Copy out every item below word for word, with no changes.

---------- Given entries ----------

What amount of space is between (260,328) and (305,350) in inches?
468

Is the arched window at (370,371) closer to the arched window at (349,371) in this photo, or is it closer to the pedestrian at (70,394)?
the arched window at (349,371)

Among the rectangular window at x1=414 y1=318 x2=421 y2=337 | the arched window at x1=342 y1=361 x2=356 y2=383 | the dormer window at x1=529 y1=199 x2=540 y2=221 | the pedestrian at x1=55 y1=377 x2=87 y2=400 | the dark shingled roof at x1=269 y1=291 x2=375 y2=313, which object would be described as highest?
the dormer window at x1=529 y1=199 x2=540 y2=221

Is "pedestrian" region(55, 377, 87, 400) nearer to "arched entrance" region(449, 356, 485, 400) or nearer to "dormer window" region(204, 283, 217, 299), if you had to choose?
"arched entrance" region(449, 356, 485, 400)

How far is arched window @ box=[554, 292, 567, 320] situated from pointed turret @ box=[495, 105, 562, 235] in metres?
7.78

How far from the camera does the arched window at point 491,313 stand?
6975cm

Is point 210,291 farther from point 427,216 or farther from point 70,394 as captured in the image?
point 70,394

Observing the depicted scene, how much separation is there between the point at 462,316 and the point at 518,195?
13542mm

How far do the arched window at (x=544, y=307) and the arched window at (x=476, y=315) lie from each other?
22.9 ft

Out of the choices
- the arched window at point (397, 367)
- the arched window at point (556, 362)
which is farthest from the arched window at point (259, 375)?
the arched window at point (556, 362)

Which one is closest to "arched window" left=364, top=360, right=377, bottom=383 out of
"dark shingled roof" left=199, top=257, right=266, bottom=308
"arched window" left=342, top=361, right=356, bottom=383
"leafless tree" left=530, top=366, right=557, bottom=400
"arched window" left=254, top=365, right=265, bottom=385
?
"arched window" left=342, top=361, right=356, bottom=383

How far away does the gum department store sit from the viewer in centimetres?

----------

Complete output:
What amount of space is between (260,328) and (305,350) in inches?
468

Is the arched window at (370,371) closer to the arched window at (349,371) in this photo, or is it closer to the pedestrian at (70,394)?
the arched window at (349,371)

Among the rectangular window at x1=414 y1=318 x2=421 y2=337 | the arched window at x1=342 y1=361 x2=356 y2=383 | the dormer window at x1=529 y1=199 x2=540 y2=221 | the pedestrian at x1=55 y1=377 x2=87 y2=400 | the dark shingled roof at x1=269 y1=291 x2=375 y2=313, which object would be described as highest?
the dormer window at x1=529 y1=199 x2=540 y2=221

Is "pedestrian" region(55, 377, 87, 400) nearer to "arched entrance" region(449, 356, 485, 400) or nearer to "dormer window" region(204, 283, 217, 299), if you had to choose?
"arched entrance" region(449, 356, 485, 400)

How far is arched window @ box=[554, 292, 567, 320] situated from pointed turret @ box=[495, 105, 562, 235] in metres?
7.78

How far from the camera does the arched window at point 491,313 stand?
6975cm

Is point 210,291 farther from point 427,216 or farther from point 70,394 as captured in the image?
point 70,394

Observing the depicted scene, how much separation is there between the point at 462,316 and the point at 518,195?
13542mm

How far do the arched window at (x=544, y=307) and the arched window at (x=476, y=315) lie from each other?
22.9 ft

Out of the choices
- the arched window at point (397, 367)
- the arched window at point (556, 362)
which is farthest from the arched window at point (259, 375)?
the arched window at point (556, 362)

Which one is closest to "arched window" left=364, top=360, right=377, bottom=383 out of
"dark shingled roof" left=199, top=257, right=266, bottom=308
"arched window" left=342, top=361, right=356, bottom=383
"leafless tree" left=530, top=366, right=557, bottom=400
"arched window" left=254, top=365, right=265, bottom=385
?
"arched window" left=342, top=361, right=356, bottom=383

How far away does the gum department store sit from the viewer in centimetres?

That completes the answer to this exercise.